What you will do – Copy out the data exactly, leaving the pictures behind.

--- start ---

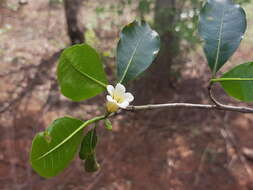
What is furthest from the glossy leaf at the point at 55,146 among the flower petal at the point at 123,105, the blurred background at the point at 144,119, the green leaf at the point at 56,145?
the blurred background at the point at 144,119

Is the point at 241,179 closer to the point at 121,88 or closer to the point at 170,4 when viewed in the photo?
the point at 170,4

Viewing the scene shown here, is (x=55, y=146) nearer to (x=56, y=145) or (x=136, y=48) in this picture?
(x=56, y=145)

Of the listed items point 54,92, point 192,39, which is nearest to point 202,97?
point 192,39

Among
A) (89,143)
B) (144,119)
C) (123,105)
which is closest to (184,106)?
(123,105)

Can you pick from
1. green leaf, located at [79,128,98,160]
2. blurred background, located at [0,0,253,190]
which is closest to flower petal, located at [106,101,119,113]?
green leaf, located at [79,128,98,160]

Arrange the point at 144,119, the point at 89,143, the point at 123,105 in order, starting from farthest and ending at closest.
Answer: the point at 144,119, the point at 89,143, the point at 123,105

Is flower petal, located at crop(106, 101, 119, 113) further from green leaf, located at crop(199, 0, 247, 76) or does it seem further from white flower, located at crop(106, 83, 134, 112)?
green leaf, located at crop(199, 0, 247, 76)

--- end ---

Answer to the problem –
What is furthest from the glossy leaf at the point at 55,146 among the flower petal at the point at 123,105, the blurred background at the point at 144,119, the green leaf at the point at 56,145?
the blurred background at the point at 144,119

Is the point at 241,179 closer to the point at 121,88 or closer to the point at 170,4 when viewed in the photo?
the point at 170,4

Viewing the scene shown here, is (x=55, y=146) nearer to (x=56, y=145) or (x=136, y=48) in this picture?
(x=56, y=145)

Of the listed items point 54,92, point 192,39, which is nearest to point 202,97?
point 192,39

Among
A) (89,143)
B) (144,119)
C) (123,105)
which is closest to (184,106)?
(123,105)

Can you pick from
1. green leaf, located at [79,128,98,160]
2. blurred background, located at [0,0,253,190]
which is closest to flower petal, located at [106,101,119,113]?
green leaf, located at [79,128,98,160]

Arrange the point at 144,119, the point at 89,143, the point at 123,105 in order, starting from farthest and ending at closest.
Answer: the point at 144,119, the point at 89,143, the point at 123,105

Is flower petal, located at crop(106, 101, 119, 113) further from green leaf, located at crop(199, 0, 247, 76) or does it seem further from white flower, located at crop(106, 83, 134, 112)?
green leaf, located at crop(199, 0, 247, 76)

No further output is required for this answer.